### REQUIREMENT 1
Write out the records exactly as they appear, beginning with the line containing "From this image" and continuing through the last line of the records.

### QUOTED TEXT
★ ★ ★ ★
Mutual Confidentiality Agreement

This Mutual Confidentiality Agreement (“Agreement”) is entered into between Laser Graphictronics LLC, located at 1601 S. Providence Rd., Columbia, MO 65201 (“Company”), and any individual or entity (“User”) submitting a request for a quote through the Company’s website by clicking the “Submit” button. If you are acting on behalf of an entity or another individual, “User” shall include that entity or individual in addition to you personally, and your acceptance shall bind them as well. Collectively, the Company and User are the “Parties.”

 

By clicking “Submit” and providing information via the “Request a Quote” feature, User agrees to the terms of this Agreement. If User does not agree or prefers to use a manually signed agreement, User should refrain from submitting information through the Site and instead email a copy of its confidentiality agreement to Javen.lin0109@gmail.com.

Recitals

  • The Parties wish to explore a potential business relationship (“Transaction”).

  • In doing so, each Party may disclose information considered confidential and proprietary.

  • Such information is valuable, and unauthorized disclosure could cause harm.

  • Therefore, the Parties wish to safeguard the confidentiality of such information under this Agreement.

1. Definitions

“Confidential Information” means any non-public information disclosed by either Party (the “Disclosing Party”) to the other (the “Recipient”), whether oral, written, or electronic, including but not limited to: technical data, product designs, research, business strategies, pricing, financial information, customer or supplier lists, and software. Confidential Information does not include information that:

  1. is or becomes public through no breach of this Agreement;

  2. was already known to the Recipient prior to disclosure; or

  3. is independently developed by the Recipient without use of the Disclosing Party’s information.

“Representatives” means a Party’s employees, officers, advisors, contractors, or agents who have a legitimate need to know the information.

2. Obligations

Recipient agrees to:

  • Use Confidential Information only for evaluating a possible Transaction;

  • Not disclose it to third parties without prior written consent;

  • Limit access to Representatives with a need to know, who are bound by similar confidentiality obligations;

  • Notify the Disclosing Party promptly of any unauthorized disclosure or misuse.

Recipient may disclose Confidential Information if required by law, provided the Disclosing Party is given reasonable notice to seek protective measures.

3. Return or Destruction

Upon request, or upon termination of discussions, the Recipient shall return or destroy all Confidential Information and certify destruction if requested, except as otherwise required by law or archival policy.

4. Term

This Agreement remains effective for three (3) years from the date of User’s acceptance. Confidentiality obligations shall survive termination as long as applicable law protects the disclosed information.
★ ★ ★ ★
[Saved entries]

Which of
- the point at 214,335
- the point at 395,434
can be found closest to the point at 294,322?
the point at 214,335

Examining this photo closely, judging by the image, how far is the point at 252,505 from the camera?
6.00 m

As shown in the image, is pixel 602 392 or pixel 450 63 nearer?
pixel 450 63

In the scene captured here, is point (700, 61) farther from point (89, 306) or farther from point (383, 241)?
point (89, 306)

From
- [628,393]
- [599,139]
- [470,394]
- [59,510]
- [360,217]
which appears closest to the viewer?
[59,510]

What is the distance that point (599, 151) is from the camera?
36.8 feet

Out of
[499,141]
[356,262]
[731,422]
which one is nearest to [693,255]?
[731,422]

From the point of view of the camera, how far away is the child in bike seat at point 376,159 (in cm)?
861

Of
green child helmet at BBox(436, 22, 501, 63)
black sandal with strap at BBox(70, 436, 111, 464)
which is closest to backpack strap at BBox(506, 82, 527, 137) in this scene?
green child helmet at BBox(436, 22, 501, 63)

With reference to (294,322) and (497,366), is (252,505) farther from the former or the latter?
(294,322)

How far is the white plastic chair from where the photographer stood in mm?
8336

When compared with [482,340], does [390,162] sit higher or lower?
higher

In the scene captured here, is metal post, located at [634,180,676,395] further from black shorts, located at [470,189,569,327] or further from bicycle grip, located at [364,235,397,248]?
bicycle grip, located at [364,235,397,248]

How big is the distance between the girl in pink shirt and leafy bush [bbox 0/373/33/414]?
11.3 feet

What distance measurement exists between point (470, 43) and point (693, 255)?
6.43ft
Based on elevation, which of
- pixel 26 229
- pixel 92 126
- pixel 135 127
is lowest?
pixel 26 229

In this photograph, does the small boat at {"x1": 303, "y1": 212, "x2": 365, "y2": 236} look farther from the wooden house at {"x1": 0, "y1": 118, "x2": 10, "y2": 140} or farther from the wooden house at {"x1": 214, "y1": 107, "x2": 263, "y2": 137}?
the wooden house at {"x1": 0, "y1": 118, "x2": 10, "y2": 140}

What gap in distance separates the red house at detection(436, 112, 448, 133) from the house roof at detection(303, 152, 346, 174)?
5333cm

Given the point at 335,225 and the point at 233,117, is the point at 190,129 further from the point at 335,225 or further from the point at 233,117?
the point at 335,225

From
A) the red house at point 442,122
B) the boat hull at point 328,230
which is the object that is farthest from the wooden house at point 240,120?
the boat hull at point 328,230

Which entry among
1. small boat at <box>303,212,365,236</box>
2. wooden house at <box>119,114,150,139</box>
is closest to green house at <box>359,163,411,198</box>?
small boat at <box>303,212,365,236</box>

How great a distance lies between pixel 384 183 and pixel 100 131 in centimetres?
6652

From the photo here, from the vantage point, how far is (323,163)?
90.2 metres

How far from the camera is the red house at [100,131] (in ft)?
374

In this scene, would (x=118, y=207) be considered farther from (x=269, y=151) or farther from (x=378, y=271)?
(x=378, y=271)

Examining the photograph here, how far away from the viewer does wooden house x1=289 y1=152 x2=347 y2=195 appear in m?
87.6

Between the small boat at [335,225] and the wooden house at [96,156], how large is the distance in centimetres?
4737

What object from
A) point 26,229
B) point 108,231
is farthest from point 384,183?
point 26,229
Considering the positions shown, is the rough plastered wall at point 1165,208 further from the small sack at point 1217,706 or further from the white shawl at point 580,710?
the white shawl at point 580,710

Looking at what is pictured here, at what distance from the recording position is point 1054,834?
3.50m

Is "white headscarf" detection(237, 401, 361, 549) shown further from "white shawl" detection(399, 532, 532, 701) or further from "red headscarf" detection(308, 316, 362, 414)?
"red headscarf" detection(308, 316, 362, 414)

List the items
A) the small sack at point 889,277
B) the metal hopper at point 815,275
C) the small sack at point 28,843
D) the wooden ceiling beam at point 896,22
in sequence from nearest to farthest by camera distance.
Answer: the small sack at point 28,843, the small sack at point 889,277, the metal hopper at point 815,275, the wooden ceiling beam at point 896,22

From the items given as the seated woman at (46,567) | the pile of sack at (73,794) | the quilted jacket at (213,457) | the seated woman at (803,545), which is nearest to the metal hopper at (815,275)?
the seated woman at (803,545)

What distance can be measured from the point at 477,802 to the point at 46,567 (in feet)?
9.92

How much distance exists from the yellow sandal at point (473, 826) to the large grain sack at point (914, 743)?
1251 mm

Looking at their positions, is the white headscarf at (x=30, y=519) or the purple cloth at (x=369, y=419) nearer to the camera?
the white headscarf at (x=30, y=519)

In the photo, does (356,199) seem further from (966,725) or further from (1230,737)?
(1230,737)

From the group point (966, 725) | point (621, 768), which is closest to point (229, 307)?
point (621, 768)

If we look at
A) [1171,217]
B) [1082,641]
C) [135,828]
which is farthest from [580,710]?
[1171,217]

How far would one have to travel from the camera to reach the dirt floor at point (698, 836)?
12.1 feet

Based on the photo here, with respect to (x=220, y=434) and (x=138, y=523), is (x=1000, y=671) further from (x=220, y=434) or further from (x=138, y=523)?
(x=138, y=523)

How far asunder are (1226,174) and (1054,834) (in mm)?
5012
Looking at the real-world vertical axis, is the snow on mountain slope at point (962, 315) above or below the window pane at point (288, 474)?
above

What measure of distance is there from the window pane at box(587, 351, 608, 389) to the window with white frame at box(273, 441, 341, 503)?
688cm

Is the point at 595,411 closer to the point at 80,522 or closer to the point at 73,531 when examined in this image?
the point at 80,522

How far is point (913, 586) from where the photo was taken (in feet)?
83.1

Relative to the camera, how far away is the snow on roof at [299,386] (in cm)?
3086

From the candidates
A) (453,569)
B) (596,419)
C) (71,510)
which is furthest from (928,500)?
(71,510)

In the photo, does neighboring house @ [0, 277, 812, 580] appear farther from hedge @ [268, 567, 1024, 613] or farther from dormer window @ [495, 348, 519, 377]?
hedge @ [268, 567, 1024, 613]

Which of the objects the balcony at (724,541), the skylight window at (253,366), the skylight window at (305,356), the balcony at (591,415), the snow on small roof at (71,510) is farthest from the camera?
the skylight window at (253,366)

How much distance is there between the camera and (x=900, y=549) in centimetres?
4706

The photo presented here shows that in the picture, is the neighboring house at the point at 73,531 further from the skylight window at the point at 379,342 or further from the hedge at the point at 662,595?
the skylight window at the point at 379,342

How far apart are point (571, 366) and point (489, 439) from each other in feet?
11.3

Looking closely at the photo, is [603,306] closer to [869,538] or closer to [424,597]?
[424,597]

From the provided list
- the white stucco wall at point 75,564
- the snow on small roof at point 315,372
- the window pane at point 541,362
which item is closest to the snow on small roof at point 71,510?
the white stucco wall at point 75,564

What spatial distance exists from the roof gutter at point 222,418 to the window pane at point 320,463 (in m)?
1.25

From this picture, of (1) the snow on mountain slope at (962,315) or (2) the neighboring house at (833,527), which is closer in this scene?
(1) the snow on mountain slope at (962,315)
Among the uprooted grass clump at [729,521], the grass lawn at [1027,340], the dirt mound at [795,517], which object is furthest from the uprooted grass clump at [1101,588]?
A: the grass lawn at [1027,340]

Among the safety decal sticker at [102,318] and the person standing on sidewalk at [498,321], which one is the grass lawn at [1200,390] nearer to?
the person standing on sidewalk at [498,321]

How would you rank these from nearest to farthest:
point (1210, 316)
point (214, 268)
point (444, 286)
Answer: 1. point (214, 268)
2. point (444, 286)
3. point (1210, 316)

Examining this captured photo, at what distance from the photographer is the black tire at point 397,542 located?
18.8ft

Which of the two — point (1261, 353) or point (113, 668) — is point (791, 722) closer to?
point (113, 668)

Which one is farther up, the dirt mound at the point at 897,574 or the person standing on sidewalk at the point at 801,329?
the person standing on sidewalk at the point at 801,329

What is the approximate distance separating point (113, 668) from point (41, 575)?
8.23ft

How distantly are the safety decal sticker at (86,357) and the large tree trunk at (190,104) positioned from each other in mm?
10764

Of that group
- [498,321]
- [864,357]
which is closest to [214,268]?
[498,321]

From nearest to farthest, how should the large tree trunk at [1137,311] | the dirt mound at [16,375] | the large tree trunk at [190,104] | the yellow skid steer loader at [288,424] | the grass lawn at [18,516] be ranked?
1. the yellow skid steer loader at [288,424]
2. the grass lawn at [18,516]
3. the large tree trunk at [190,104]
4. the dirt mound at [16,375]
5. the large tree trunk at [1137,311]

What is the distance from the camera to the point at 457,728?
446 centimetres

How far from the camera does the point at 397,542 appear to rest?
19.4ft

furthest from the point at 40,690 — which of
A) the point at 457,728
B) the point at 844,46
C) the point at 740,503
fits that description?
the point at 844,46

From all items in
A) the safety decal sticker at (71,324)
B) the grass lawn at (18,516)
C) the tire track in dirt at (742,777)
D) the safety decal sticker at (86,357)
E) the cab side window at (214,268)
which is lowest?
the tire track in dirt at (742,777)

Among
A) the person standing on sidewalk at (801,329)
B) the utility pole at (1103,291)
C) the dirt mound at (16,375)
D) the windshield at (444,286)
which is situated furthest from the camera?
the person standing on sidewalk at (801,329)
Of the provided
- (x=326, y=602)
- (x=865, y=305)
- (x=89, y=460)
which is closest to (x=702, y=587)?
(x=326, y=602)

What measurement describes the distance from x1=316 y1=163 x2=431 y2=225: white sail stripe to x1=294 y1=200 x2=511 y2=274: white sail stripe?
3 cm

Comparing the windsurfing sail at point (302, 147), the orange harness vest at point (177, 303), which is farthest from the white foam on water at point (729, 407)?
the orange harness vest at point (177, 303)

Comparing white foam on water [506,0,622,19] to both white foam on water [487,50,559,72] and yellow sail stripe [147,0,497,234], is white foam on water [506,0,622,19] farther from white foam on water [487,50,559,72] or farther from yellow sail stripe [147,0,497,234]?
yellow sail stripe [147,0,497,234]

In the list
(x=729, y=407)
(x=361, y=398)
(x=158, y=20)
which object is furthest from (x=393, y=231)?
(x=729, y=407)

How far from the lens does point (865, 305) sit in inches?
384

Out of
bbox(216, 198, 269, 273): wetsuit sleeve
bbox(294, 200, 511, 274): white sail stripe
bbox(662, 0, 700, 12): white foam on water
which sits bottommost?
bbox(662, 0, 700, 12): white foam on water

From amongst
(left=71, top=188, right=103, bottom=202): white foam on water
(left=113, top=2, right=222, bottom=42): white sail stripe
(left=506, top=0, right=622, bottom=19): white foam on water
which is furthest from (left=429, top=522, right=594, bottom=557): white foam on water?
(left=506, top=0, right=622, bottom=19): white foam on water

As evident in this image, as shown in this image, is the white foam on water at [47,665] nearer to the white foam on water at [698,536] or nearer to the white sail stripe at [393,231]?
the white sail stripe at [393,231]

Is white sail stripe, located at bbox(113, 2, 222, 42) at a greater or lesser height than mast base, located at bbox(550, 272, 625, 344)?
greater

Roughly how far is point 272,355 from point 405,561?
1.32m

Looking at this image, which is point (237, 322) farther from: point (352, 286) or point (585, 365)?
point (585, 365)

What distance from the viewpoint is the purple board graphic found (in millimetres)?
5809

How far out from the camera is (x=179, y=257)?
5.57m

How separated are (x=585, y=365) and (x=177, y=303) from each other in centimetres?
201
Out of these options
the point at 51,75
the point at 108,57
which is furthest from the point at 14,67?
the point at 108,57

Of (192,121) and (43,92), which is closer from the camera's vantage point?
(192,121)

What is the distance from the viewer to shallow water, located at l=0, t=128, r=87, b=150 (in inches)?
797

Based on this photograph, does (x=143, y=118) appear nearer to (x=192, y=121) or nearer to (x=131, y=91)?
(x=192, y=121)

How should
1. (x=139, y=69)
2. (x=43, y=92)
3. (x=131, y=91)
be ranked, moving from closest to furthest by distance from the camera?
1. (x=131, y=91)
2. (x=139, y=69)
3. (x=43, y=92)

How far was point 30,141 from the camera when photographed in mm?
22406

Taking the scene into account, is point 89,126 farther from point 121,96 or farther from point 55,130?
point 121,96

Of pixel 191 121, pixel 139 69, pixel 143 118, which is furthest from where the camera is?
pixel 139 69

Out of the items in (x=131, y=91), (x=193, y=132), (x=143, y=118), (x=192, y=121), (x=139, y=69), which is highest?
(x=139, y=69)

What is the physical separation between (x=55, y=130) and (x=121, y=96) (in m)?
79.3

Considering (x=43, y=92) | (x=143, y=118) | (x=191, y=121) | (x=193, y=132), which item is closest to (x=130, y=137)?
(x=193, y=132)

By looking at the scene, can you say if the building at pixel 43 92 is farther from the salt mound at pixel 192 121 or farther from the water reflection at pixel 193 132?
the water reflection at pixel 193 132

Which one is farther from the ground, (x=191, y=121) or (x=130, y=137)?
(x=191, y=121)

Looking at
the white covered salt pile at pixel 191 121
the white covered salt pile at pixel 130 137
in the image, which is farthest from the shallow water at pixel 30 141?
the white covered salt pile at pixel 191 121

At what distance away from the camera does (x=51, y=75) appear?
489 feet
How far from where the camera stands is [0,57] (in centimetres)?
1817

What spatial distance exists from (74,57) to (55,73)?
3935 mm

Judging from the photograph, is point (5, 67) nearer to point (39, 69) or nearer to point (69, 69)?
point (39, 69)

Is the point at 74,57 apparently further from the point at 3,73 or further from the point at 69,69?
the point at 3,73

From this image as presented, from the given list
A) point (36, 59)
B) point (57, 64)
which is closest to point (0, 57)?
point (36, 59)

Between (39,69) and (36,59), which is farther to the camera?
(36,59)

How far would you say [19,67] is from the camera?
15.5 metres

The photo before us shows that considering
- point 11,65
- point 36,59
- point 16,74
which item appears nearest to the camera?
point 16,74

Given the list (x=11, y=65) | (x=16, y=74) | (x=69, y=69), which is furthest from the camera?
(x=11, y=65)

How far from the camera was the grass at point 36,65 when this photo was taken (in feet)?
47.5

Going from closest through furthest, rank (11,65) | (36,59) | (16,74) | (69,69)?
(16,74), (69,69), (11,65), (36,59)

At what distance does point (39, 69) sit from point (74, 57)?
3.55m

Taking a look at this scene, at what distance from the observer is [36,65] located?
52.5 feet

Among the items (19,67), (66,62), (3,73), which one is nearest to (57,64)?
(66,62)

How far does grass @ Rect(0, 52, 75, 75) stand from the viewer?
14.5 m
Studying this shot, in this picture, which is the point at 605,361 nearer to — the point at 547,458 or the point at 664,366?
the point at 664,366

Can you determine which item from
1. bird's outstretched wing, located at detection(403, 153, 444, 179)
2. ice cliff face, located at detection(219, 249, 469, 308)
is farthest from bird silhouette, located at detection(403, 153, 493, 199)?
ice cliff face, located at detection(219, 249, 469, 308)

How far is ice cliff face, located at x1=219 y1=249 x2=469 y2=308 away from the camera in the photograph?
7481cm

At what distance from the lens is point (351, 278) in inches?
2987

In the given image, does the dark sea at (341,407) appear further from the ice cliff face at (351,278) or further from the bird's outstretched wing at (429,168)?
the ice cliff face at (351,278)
★ ★ ★ ★
### REQUIREMENT 2
According to the confidentiality agreement, how long does the Agreement remain effective?

### COMPLETE RESPONSE 1
From this image as presented, from the given list
A) point (36, 59)
B) point (57, 64)
which is closest to point (0, 57)?
point (36, 59)

Between (39,69) and (36,59), which is farther to the camera?
(36,59)

How far would you say [19,67] is from the camera?
15.5 metres

The photo before us shows that considering
- point 11,65
- point 36,59
- point 16,74
which item appears nearest to the camera?
point 16,74

Given the list (x=11, y=65) | (x=16, y=74) | (x=69, y=69), which is furthest from the camera?
(x=11, y=65)

How far from the camera was the grass at point 36,65 when this photo was taken (in feet)?
47.5

Going from closest through furthest, rank (11,65) | (36,59) | (16,74) | (69,69)?
(16,74), (69,69), (11,65), (36,59)

At what distance does point (39, 69) sit from point (74, 57)?
3.55m

Taking a look at this scene, at what distance from the observer is [36,65] located?
52.5 feet

Among the items (19,67), (66,62), (3,73), which one is nearest to (57,64)?
(66,62)

How far does grass @ Rect(0, 52, 75, 75) stand from the viewer?
14.5 m
Studying this shot, in this picture, which is the point at 605,361 nearer to — the point at 547,458 or the point at 664,366?
the point at 664,366

Can you determine which item from
1. bird's outstretched wing, located at detection(403, 153, 444, 179)
2. ice cliff face, located at detection(219, 249, 469, 308)
is farthest from bird silhouette, located at detection(403, 153, 493, 199)?
ice cliff face, located at detection(219, 249, 469, 308)

How far is ice cliff face, located at x1=219 y1=249 x2=469 y2=308 away from the camera in the photograph?
7481cm

At what distance from the lens is point (351, 278) in inches?
2987

In the given image, does the dark sea at (341,407) appear further from the ice cliff face at (351,278) or further from the bird's outstretched wing at (429,168)?
the ice cliff face at (351,278)

### COMPLETE RESPONSE 2
Three (3) years from the date of User's acceptance.